ぼくおちゃんの話 蜜月

ぼくおが「このうちの子になる」と決めてくれたあのころのことを、私の母は
「必死だったのね、あの子なりに」と振り返る。

執拗な先住ネコ「ちびこ」のいやがらせ。もし彼らに言語があったなら
「私から見えないところにいて!」「きーたーなーい!飛ばさないで、ハナクソ!」などど
一日中言われていたのだろう。ちびこも必死なのだから。
ぼくおは攻撃性の全くない子だったので、
(後に生まれた長女がのしかかろうが逆さに抱っこしようが何もいわなかった)
一見ちびこの独り相撲、のれんに腕押し風に見えたが、実はじっとたえていたのだ。

私が下に引っ越した時に、安住の地を求めて必死でついていったのだろう、と。
そうかもしれない。

夫も幸い動物好きで、子供のころ飼っていたインコがどんなに可愛く長寿だったか
今だに自慢するような人だったので、反対はしないと思っていたが、それどころか
ぼくおは(冷静に見れば普通かちょっとぶさいく気味な十分大きくなっちゃったネコなのに)
すぐに夫の心の急所を掴んでしまったようだ。
彼はぼくおの非常にかすかな「 …ア…(開けて)」に素早く反応し席を立ち
戸の開け閉めをせっせとしていたし
夫の寝ている顔をのぞきこんだぼくおがその場で「くしゃん!」、ハナクソを顔に飛ばされても
「やったな~」と笑いながらぬぐうまでになっていた。

私は「結婚」というものを「友達が2倍にふえること」と思っていたふしがあり
双方の友人たちが本当にしょっちゅう遊びに来た。
初めてくる人はまず畳の部屋+掘りごたつの存在に驚き、次に足を突っ込んで顔色を変える。
「な、なにっ!?」 ぼくおは何人の人に踏まれただろう。
次からはみんな、まず中を見てぼくおの位置を確認するようになる。
「ぼくお、ごめんね~」と言って、ちょっとよけてもらったりもする。

特に夫の研究室(大学院)の先輩後輩は、大勢で月に1~2回、週末に来て泊まってもいった。
結婚すれば奥さんも連れてくる。夫婦4組独身3人、とかの大人数で、よく旅行にも行った。
その誰もがぼくおを可愛がってくれた。必ず誰かがぼくおを抱いたりなでたりし、
酔っぱらって眠い人は「ぼくお~。来てくれ~。一緒に寝よう~。」と倒れたりしていた。

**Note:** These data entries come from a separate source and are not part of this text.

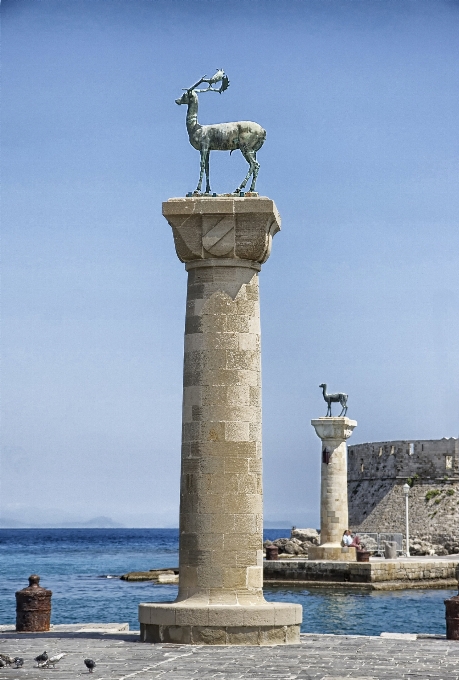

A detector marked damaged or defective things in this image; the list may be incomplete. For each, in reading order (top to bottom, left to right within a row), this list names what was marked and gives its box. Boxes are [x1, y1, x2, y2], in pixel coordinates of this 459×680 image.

rusty mooring bollard [15, 572, 52, 632]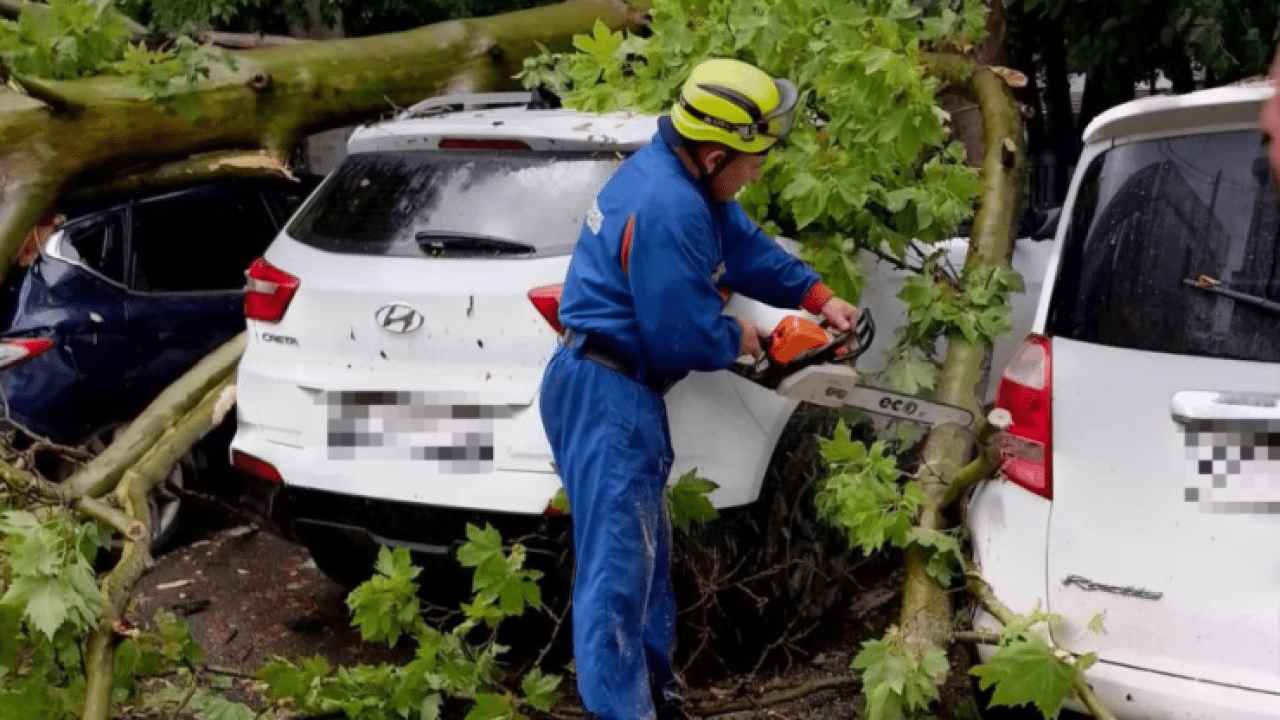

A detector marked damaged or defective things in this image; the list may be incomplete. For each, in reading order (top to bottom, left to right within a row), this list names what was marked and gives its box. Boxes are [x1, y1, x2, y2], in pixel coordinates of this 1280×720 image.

crushed vehicle [968, 80, 1280, 720]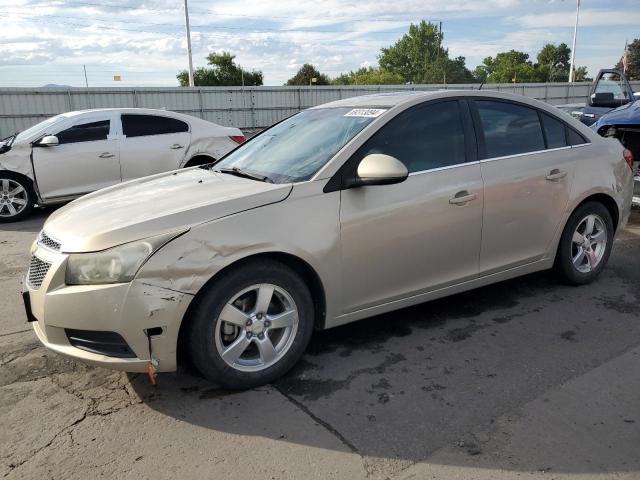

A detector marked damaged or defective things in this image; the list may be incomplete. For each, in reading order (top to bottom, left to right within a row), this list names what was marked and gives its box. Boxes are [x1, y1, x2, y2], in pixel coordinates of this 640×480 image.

damaged front bumper [25, 244, 194, 372]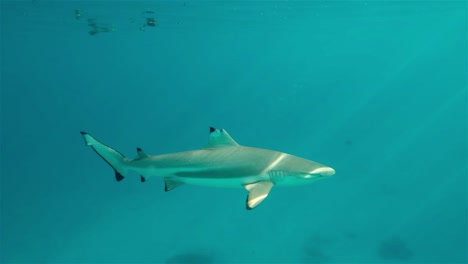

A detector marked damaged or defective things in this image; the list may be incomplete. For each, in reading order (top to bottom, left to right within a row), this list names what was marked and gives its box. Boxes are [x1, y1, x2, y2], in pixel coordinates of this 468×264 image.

damaged dorsal fin [205, 126, 239, 148]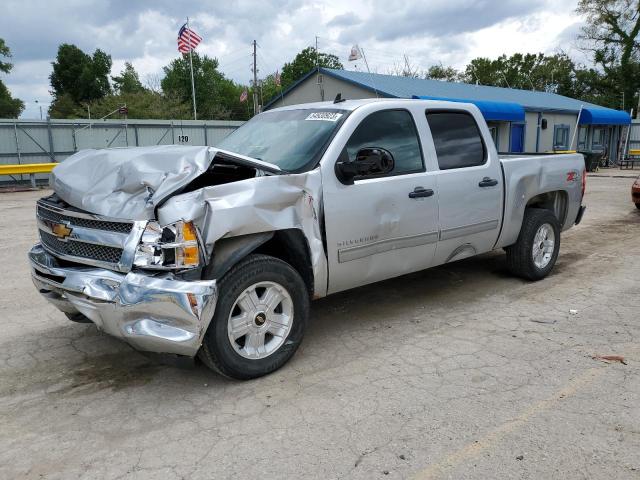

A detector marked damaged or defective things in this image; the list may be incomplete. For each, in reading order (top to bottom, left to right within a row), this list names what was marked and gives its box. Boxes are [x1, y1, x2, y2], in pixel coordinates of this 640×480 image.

crumpled hood [51, 144, 274, 219]
damaged front end [28, 144, 324, 358]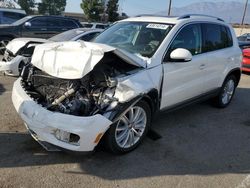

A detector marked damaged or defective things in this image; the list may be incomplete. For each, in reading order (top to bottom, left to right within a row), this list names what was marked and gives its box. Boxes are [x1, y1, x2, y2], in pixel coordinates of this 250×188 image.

front end damage [0, 37, 46, 75]
crumpled hood [6, 37, 48, 54]
crumpled hood [32, 41, 147, 79]
torn fender [31, 41, 148, 79]
front end damage [12, 40, 162, 151]
damaged white suv [12, 14, 242, 153]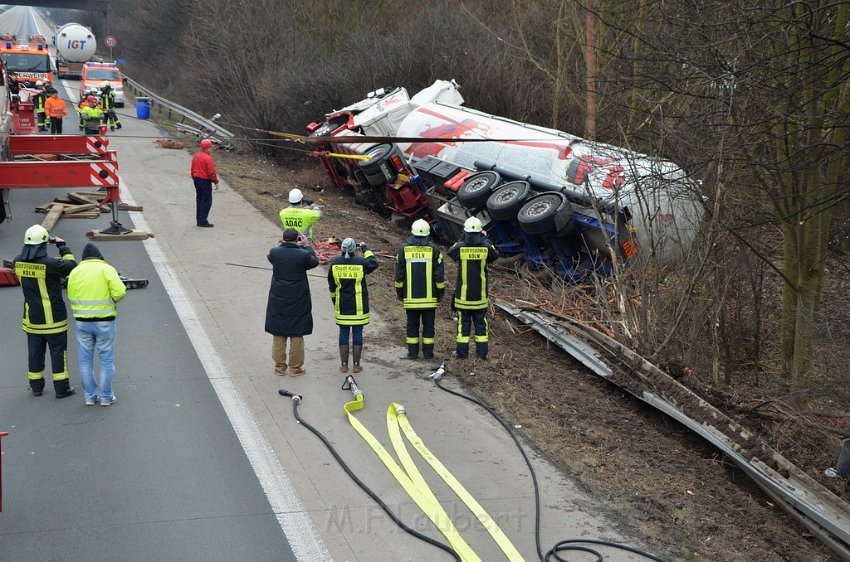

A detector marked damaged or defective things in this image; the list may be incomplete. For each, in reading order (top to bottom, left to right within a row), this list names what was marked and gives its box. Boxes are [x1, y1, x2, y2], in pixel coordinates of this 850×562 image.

overturned tanker truck [308, 79, 704, 280]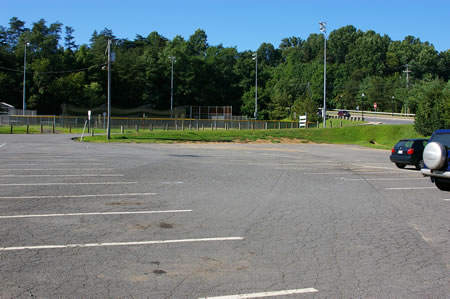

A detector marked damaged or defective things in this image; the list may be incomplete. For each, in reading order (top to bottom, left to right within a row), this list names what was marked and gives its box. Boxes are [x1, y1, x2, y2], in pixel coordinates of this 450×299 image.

cracked asphalt [0, 135, 448, 298]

当時の流行語で今では死語であるDINKSを気取っていたわけではないが、
20代の私に子供を持つ気は全くなく、結婚後も変わらず10日や2週間の演奏旅行に出ていたし
大学院生だった夫も泊まり勤務も多かった。
一階に誰もいないときはぼくおは二階にいて以前のように過ごしつつも、
一階に誰かの気配を感じるとすぐに「帰ります。ぼく帰ります。」と父や母に言って
サッシを開けて出してもらって帰ってきた。
そして時々父が内線で「むすこさん、今お帰りになりました~」などとふざけて言ってきたりした。

このころの10年足らずが、ぼくおと私たちの蜜月、黄金時代だった。
私の両親は共に元気でまだ十分パワフルで、私も若くて自由で余裕があった。
そしてそんな平穏、幸せな平凡は永遠のものではないなんて、考えることもなかった。


このあとの5年間に起きた様々なこと、ぼくおに永久に会えなくなる日のことは
二度と思い出したくない、少しでも忘れてしまいたい。
そう思ってパンドラの箱に詰め込んで放っておいた。つもりだった。

れおがいる今、れおの動作の一つ一つにぼくおが見えるときがある。
帰ってきたのかなぁ。と都合よく思うことがある。そんなわけはないのに。